Stored dataset items:
____
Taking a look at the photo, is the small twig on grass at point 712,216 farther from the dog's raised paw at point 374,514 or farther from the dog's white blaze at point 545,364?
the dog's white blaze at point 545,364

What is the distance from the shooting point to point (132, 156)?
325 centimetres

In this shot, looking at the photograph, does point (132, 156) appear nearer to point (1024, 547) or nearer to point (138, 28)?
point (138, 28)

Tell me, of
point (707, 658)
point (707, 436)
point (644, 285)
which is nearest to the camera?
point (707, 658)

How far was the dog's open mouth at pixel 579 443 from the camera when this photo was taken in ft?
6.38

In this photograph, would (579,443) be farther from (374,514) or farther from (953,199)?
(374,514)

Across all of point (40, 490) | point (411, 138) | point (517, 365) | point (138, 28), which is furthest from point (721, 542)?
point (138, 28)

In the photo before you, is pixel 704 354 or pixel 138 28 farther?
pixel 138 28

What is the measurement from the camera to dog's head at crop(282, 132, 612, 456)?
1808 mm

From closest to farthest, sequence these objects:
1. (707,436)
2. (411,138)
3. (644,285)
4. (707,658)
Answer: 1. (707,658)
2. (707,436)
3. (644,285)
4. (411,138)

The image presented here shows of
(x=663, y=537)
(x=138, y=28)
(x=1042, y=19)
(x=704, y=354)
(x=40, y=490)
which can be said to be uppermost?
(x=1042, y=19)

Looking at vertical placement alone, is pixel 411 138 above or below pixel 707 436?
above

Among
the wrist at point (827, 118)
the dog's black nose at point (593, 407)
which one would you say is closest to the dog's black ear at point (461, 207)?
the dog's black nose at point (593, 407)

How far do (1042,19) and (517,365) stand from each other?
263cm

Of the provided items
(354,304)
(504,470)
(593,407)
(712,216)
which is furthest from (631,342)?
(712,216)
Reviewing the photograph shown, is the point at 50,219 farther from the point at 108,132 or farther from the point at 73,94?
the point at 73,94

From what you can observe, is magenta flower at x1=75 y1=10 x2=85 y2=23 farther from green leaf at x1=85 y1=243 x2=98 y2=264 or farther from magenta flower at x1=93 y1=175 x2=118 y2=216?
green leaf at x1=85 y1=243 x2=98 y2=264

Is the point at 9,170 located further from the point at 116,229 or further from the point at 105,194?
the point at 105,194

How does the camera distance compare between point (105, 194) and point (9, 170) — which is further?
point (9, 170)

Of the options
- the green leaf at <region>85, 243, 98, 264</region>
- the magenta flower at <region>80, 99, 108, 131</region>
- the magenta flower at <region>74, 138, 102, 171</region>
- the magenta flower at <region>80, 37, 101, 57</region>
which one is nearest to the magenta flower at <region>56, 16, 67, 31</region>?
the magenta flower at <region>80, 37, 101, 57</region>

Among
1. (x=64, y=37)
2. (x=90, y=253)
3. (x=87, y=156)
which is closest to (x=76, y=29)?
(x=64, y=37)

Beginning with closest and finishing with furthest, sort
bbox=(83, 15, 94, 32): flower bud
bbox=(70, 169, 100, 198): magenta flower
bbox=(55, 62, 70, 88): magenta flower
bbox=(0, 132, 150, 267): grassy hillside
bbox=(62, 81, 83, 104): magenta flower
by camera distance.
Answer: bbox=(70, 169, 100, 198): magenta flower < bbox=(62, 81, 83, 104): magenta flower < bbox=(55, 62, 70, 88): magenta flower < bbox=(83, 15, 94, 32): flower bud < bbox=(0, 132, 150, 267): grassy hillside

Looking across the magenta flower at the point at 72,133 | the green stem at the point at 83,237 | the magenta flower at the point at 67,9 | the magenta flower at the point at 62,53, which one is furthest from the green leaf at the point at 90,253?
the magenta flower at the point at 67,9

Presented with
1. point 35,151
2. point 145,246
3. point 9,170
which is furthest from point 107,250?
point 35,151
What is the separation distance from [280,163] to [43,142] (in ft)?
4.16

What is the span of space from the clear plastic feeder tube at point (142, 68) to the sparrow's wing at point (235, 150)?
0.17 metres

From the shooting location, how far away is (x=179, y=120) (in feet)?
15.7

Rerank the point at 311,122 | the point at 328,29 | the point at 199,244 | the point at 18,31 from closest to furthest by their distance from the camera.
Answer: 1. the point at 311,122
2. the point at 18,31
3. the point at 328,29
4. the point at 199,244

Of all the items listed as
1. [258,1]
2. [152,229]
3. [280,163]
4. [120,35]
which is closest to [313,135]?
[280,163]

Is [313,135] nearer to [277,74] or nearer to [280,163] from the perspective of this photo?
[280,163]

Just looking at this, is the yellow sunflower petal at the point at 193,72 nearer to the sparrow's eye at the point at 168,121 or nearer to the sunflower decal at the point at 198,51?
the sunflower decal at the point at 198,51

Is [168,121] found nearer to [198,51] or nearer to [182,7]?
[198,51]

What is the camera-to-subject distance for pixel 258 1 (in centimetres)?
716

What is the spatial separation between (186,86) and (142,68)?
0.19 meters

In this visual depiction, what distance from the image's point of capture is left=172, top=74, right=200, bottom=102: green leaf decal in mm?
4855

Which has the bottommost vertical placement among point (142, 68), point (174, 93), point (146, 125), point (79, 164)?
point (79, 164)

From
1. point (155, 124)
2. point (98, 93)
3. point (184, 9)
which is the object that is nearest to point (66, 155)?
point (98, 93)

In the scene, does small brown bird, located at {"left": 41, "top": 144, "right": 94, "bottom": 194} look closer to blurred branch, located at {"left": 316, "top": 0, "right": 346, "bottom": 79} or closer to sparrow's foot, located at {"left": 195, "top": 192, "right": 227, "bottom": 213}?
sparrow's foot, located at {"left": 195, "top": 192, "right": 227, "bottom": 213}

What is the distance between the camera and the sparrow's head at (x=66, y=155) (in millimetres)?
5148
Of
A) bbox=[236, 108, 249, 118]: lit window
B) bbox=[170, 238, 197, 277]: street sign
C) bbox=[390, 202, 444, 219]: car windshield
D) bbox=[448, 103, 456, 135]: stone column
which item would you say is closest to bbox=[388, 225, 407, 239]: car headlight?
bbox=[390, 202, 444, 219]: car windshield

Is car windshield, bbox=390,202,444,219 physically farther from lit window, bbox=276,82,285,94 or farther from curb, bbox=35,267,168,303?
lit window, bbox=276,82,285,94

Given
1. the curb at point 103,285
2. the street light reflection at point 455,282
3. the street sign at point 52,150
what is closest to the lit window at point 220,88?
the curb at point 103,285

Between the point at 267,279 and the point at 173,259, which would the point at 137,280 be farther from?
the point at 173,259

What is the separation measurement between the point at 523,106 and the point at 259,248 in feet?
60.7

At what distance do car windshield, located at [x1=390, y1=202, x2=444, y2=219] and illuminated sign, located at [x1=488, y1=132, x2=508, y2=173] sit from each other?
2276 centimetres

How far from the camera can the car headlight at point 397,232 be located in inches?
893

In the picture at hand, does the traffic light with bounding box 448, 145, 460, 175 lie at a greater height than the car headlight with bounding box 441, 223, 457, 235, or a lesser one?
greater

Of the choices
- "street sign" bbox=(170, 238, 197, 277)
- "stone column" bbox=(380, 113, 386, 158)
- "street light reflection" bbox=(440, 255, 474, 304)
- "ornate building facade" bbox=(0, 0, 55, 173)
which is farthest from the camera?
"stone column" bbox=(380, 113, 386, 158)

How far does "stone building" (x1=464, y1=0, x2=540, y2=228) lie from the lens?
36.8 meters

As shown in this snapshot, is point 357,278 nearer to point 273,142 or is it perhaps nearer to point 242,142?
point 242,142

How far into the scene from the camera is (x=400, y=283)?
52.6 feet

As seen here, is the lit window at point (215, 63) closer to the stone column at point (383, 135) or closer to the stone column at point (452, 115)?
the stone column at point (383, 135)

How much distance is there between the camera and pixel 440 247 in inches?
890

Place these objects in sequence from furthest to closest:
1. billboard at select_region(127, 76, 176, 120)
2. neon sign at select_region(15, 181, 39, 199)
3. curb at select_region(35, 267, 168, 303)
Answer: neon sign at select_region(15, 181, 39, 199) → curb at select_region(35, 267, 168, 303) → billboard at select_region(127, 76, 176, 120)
____
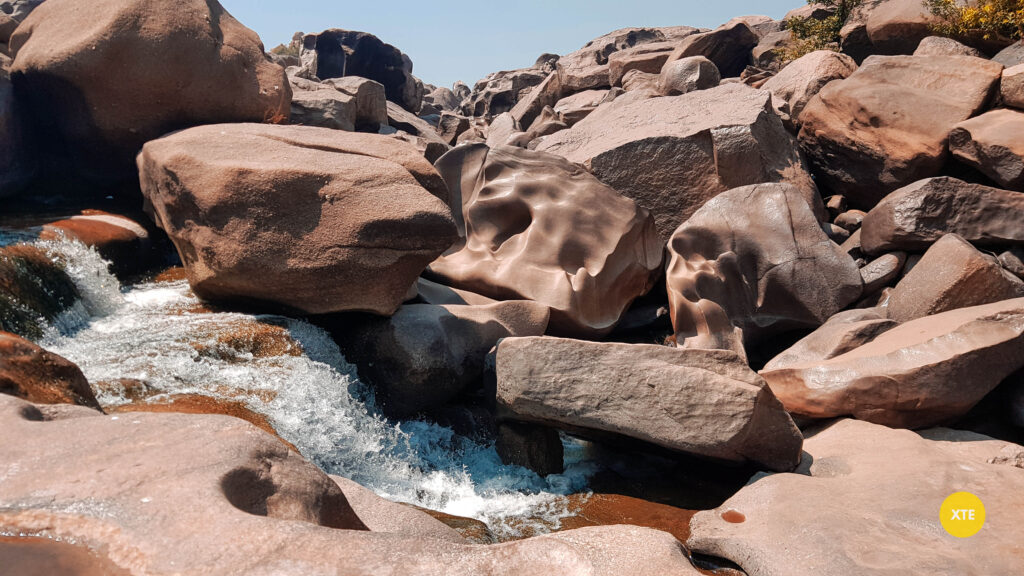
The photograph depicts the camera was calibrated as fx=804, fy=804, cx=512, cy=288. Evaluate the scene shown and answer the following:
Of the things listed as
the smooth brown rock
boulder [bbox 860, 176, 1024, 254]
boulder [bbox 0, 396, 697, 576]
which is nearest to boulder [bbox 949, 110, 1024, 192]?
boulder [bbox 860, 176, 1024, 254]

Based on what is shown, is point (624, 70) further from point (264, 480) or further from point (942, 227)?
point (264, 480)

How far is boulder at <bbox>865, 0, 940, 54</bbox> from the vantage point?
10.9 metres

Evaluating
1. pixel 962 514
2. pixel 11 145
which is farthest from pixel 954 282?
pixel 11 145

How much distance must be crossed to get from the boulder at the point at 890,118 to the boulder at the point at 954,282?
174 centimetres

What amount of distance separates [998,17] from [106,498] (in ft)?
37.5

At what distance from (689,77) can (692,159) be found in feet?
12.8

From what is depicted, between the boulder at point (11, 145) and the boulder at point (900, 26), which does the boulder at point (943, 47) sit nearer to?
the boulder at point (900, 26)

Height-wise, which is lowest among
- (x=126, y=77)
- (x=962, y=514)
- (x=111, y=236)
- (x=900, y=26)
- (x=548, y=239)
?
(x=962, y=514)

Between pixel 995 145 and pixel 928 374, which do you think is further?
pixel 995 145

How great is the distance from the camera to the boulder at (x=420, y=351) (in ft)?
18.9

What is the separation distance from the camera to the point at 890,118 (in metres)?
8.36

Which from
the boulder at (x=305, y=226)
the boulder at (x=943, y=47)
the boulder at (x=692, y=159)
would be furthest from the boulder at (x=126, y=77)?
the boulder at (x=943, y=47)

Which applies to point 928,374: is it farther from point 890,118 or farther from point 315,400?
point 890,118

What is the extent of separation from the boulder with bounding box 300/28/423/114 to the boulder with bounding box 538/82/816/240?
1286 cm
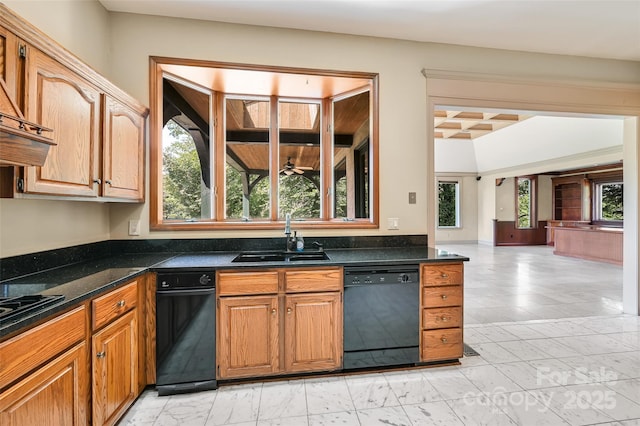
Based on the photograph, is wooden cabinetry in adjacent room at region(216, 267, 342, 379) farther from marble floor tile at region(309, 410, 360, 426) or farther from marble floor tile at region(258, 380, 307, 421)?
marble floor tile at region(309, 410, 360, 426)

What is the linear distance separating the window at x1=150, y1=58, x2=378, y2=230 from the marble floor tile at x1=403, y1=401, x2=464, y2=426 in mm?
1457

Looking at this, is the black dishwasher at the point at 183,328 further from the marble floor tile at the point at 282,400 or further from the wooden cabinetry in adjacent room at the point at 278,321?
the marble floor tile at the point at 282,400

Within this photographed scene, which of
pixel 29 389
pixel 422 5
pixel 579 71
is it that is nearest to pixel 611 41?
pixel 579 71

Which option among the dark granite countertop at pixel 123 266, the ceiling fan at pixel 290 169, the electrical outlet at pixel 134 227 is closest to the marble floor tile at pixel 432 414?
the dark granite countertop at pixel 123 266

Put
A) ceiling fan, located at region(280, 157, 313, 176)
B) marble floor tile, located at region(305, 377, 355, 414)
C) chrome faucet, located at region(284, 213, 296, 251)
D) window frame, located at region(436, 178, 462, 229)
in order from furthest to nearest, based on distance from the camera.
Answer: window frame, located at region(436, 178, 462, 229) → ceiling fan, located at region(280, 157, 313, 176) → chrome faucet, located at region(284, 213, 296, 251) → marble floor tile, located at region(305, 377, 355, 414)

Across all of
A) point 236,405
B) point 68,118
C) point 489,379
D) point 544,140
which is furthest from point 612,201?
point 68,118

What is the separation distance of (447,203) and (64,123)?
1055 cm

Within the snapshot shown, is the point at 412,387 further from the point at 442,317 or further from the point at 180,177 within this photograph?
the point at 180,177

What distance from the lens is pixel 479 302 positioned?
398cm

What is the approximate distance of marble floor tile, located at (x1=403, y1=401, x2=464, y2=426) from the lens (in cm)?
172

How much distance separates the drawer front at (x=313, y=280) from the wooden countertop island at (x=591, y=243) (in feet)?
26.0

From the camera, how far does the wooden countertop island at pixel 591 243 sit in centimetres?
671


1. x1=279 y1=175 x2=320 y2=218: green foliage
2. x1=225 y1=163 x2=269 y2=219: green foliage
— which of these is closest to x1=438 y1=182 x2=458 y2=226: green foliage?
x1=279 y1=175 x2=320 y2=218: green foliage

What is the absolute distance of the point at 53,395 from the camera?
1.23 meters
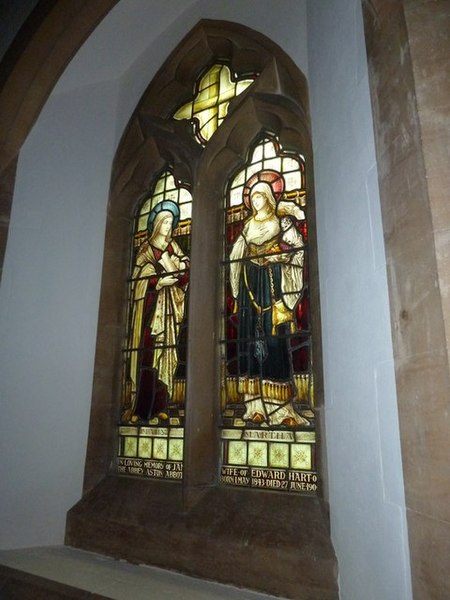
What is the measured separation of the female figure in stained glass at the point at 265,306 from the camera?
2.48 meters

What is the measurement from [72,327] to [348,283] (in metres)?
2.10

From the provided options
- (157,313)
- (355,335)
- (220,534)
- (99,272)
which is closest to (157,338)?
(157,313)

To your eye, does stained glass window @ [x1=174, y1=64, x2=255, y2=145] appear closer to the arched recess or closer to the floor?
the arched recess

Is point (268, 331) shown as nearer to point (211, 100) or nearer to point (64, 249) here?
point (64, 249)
____
WORK TO BE COMPLETED:
Can you gather every line of the material above that contains the word "provided"?

THE SOLUTION:
Of the provided items
From the provided options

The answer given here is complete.